A four centuries old forensic crime...

Jan 4, 2007 10:42 GMT  ·  By

The modern technology is able to uncover even perfect crimes from the Renascence times.

Italian investigators decoded the events that led to the death of De Medici family.

It has long been suspected that Francesco De Medici (image), Grand Duke of Tuscany, and his second wife, Bianca Cappello, were not killed by malaria but by poison delivered by Francesco's brother, Cardinal Ferdinando De Medici, who was coveting for the dukedom.

For four centuries, that theory remained just that - a theory. Till the recent investigation carried out by forensic and toxicology experts at the University of Florence, that is.

Francesco's "was a lethal dose, but progressive, and the symptoms were compatible with arsenic poisoning" said Donatella Lippi, a professor of history of medicine and a co-author of the study.

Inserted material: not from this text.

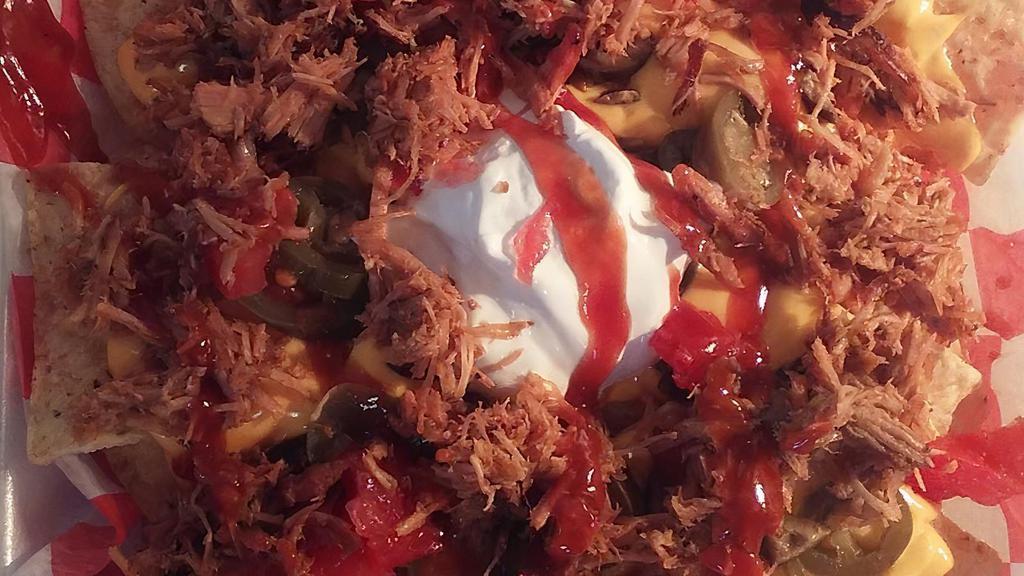 Pulled Pork Nachos · nacho chips covered in white queso nacho cheese topped with our famous pulled pork and your choice of our 4 barbecue sauces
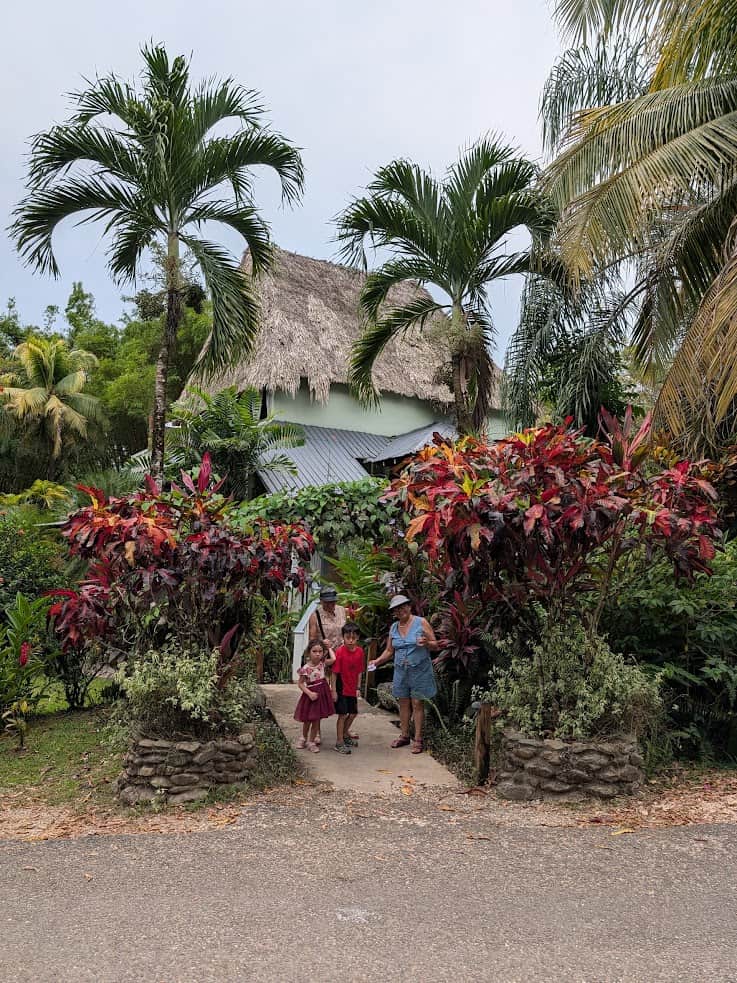 Three people stand on a garden path in front of a house with a thatched roof, surrounded by tropical plants, reminiscent of the lush setting described in The Rainforest Lodge at Sleeping Giant Review.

The Medici family, art protectors and kings' bankers, ruled the city of Florence then Tuscany from 1430 to 1737, in centuries of European roughness and tumble alliances.

Francesco was ruler from 1574 until his death Oct. 17, 1587, at age 46, 11 days, and a few hours before his wife.

The researchers collected and tested beard hairs from Francesco's grave in the Medici chapels in Florence, but also remains found in clay jars in a crypt about 12 miles (19 km) west of Florence, but his wife's grave has never been identified.

The beard hairs did not reveal much, but samples of Francesco's liver got from the crypt indicated levels of arsenic that were "significantly higher" than those normally found in humans.

Ferdinando was the only person with an obvious motive to kill Francesco and his behavior at the time was suspicious.

He took charge of his brother's illness, minimizing its severity in dispatches to the Holy See.

After the death of the couple, he asked immediate autopsies, an odd measure, perhaps to cover up evidence.

"These important findings, in addition to the historical data collected on the events before and after the almost simultaneous deaths of the grand-ducal couple, allow us to rewrite the historical reconstruction of those events".

"It sounds pretty reasonable," said Richard J. Hamilton, a medical toxicologist who is Chair of the Department of Emergency Medicine at Drexel University, Philadelphia.

"They've established what they have, they've done an efficient job of matching the DNA," said Hamilton.

"The only surprising aspect is that Francesco - who had an interest in alchemy and chemistry and was suspected of having poisoned his first wife - could have been poisoned so easily and so quickly," Hamilton said.